Your instructions: Could you recast every line of the items below as a JSON list of strings, one string per line, with blank lines omitted? Leave the pictures out of the list.

[Spatial question items]

────────

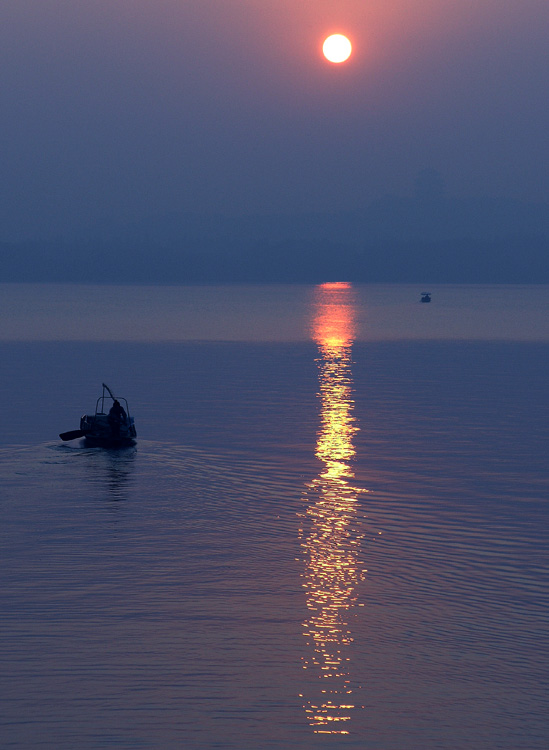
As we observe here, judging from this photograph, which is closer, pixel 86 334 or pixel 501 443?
pixel 501 443

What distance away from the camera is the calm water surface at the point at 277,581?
2200 cm

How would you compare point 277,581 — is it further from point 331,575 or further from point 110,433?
point 110,433

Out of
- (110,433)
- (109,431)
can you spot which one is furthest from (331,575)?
(109,431)

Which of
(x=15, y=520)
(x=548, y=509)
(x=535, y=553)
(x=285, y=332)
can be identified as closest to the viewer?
(x=535, y=553)

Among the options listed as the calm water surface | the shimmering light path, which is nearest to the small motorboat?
the calm water surface

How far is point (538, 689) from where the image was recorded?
23250 millimetres

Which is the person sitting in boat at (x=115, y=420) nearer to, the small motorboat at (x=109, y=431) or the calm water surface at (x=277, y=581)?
the small motorboat at (x=109, y=431)

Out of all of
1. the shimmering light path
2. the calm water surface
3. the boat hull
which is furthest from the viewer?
the boat hull

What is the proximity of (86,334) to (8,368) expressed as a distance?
6523cm

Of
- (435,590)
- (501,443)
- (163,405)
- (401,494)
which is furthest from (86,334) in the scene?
(435,590)

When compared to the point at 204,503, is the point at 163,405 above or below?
above

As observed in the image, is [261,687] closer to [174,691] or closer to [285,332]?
[174,691]

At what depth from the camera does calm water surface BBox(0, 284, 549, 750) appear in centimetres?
2200

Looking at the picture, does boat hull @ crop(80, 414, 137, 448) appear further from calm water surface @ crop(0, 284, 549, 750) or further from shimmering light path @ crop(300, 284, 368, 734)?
shimmering light path @ crop(300, 284, 368, 734)
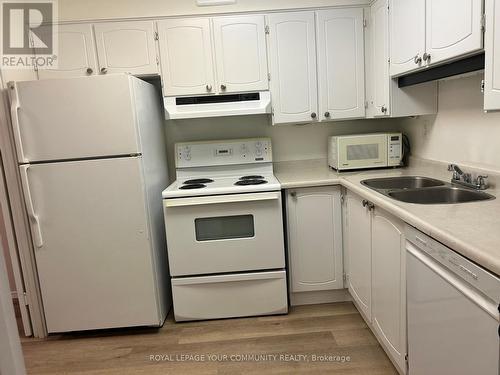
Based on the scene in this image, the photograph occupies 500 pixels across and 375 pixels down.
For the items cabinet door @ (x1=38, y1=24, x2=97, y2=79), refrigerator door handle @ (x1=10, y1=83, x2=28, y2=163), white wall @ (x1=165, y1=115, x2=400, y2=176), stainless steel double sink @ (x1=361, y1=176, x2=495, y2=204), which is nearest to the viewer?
stainless steel double sink @ (x1=361, y1=176, x2=495, y2=204)

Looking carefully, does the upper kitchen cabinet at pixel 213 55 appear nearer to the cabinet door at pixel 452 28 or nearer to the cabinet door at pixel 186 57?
the cabinet door at pixel 186 57

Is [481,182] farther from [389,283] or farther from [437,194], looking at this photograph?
[389,283]

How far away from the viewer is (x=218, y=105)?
270 centimetres

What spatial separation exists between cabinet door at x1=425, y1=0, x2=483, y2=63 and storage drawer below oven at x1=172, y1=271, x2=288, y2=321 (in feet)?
5.45

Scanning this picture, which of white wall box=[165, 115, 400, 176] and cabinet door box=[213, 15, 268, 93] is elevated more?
cabinet door box=[213, 15, 268, 93]

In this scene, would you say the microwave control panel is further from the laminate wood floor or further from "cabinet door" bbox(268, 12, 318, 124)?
the laminate wood floor

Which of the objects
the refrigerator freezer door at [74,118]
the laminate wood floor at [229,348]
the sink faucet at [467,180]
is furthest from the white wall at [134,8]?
the laminate wood floor at [229,348]

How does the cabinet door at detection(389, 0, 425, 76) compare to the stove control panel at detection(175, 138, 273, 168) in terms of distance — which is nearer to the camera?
the cabinet door at detection(389, 0, 425, 76)

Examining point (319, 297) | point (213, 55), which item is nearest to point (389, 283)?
point (319, 297)

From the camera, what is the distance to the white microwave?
2.72 metres

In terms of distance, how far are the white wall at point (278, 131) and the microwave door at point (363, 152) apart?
392 mm

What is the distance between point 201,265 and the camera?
→ 2490mm

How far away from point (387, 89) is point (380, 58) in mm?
247

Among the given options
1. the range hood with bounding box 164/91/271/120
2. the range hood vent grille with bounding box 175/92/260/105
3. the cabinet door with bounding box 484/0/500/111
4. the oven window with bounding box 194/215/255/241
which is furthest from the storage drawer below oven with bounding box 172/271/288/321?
the cabinet door with bounding box 484/0/500/111
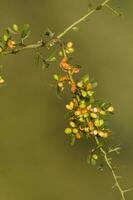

────────

Response to the task:
[
  "As we observe here, judging from this photograph, which is closer, pixel 86 334 or pixel 501 443?",
  "pixel 501 443",
  "What distance away from the camera is the calm water surface at the point at 277,581?",
  "2200 cm",
  "How would you compare point 277,581 — is it further from point 331,575 or further from point 110,433?",
  "point 110,433",
  "Out of",
  "- (110,433)",
  "- (109,431)",
  "can you spot which one is furthest from (331,575)?",
  "(109,431)",
  "Which of",
  "(x=15, y=520)",
  "(x=548, y=509)",
  "(x=535, y=553)",
  "(x=285, y=332)",
  "can be identified as closest to the viewer?",
  "(x=535, y=553)",
  "Among the options listed as the calm water surface | the shimmering light path, which is nearest to the small motorboat?",
  "the calm water surface",
  "How far is point (538, 689) from where the image was recorded?",
  "23250 millimetres",
  "Which is the person sitting in boat at (x=115, y=420) nearer to, the small motorboat at (x=109, y=431) or the calm water surface at (x=277, y=581)?",
  "the small motorboat at (x=109, y=431)",
  "Out of all of",
  "1. the shimmering light path",
  "2. the calm water surface",
  "3. the boat hull",
  "which is furthest from the viewer?",
  "the boat hull",
  "What is the proximity of (86,334) to (8,368) expressed as a distance?",
  "6523cm",
  "Of",
  "- (435,590)",
  "- (501,443)",
  "- (163,405)",
  "- (401,494)",
  "which is furthest from (86,334) in the scene?",
  "(435,590)",
  "When compared to the point at 204,503, is the point at 163,405 above or below?",
  "above",
  "As observed in the image, is [261,687] closer to [174,691] or closer to [285,332]?",
  "[174,691]",
  "At what depth from the camera does calm water surface BBox(0, 284, 549, 750) appear in centimetres?",
  "2200",
  "Looking at the picture, does boat hull @ crop(80, 414, 137, 448) appear further from calm water surface @ crop(0, 284, 549, 750) or further from shimmering light path @ crop(300, 284, 368, 734)?",
  "shimmering light path @ crop(300, 284, 368, 734)",
  "Based on the scene in this image, the photograph occupies 500 pixels across and 375 pixels down.",
  "For the items cabinet door @ (x1=38, y1=24, x2=97, y2=79), refrigerator door handle @ (x1=10, y1=83, x2=28, y2=163), white wall @ (x1=165, y1=115, x2=400, y2=176), stainless steel double sink @ (x1=361, y1=176, x2=495, y2=204), which is nearest to the viewer?",
  "stainless steel double sink @ (x1=361, y1=176, x2=495, y2=204)",
  "Looking carefully, does the upper kitchen cabinet at pixel 213 55 appear nearer to the cabinet door at pixel 452 28 or nearer to the cabinet door at pixel 186 57?",
  "the cabinet door at pixel 186 57",
  "Is [481,182] farther from [389,283] or farther from [437,194], looking at this photograph?",
  "[389,283]",
  "How far away from the viewer is (x=218, y=105)?",
  "270 centimetres",
  "What spatial separation exists between cabinet door at x1=425, y1=0, x2=483, y2=63 and storage drawer below oven at x1=172, y1=271, x2=288, y2=321 (in feet)?",
  "5.45",
  "Scanning this picture, which of white wall box=[165, 115, 400, 176] and cabinet door box=[213, 15, 268, 93] is elevated more?",
  "cabinet door box=[213, 15, 268, 93]",
  "In this scene, would you say the microwave control panel is further from the laminate wood floor or further from \"cabinet door\" bbox(268, 12, 318, 124)?",
  "the laminate wood floor",
  "Which of the objects",
  "the refrigerator freezer door at [74,118]",
  "the laminate wood floor at [229,348]",
  "the sink faucet at [467,180]",
  "is furthest from the white wall at [134,8]?",
  "the laminate wood floor at [229,348]",
  "How does the cabinet door at detection(389, 0, 425, 76) compare to the stove control panel at detection(175, 138, 273, 168) in terms of distance — which is nearer to the camera?",
  "the cabinet door at detection(389, 0, 425, 76)",
  "Examining point (319, 297) | point (213, 55), which item is nearest to point (389, 283)?",
  "point (319, 297)",
  "From the camera, what is the distance to the white microwave?",
  "2.72 metres",
  "In terms of distance, how far are the white wall at point (278, 131) and the microwave door at point (363, 152) apart?",
  "392 mm",
  "What is the distance between point 201,265 and the camera?",
  "→ 2490mm",
  "How far away from point (387, 89) is point (380, 58) in mm?",
  "247",
  "Among the given options",
  "1. the range hood with bounding box 164/91/271/120",
  "2. the range hood vent grille with bounding box 175/92/260/105",
  "3. the cabinet door with bounding box 484/0/500/111",
  "4. the oven window with bounding box 194/215/255/241",
  "which is furthest from the storage drawer below oven with bounding box 172/271/288/321?",
  "the cabinet door with bounding box 484/0/500/111"
]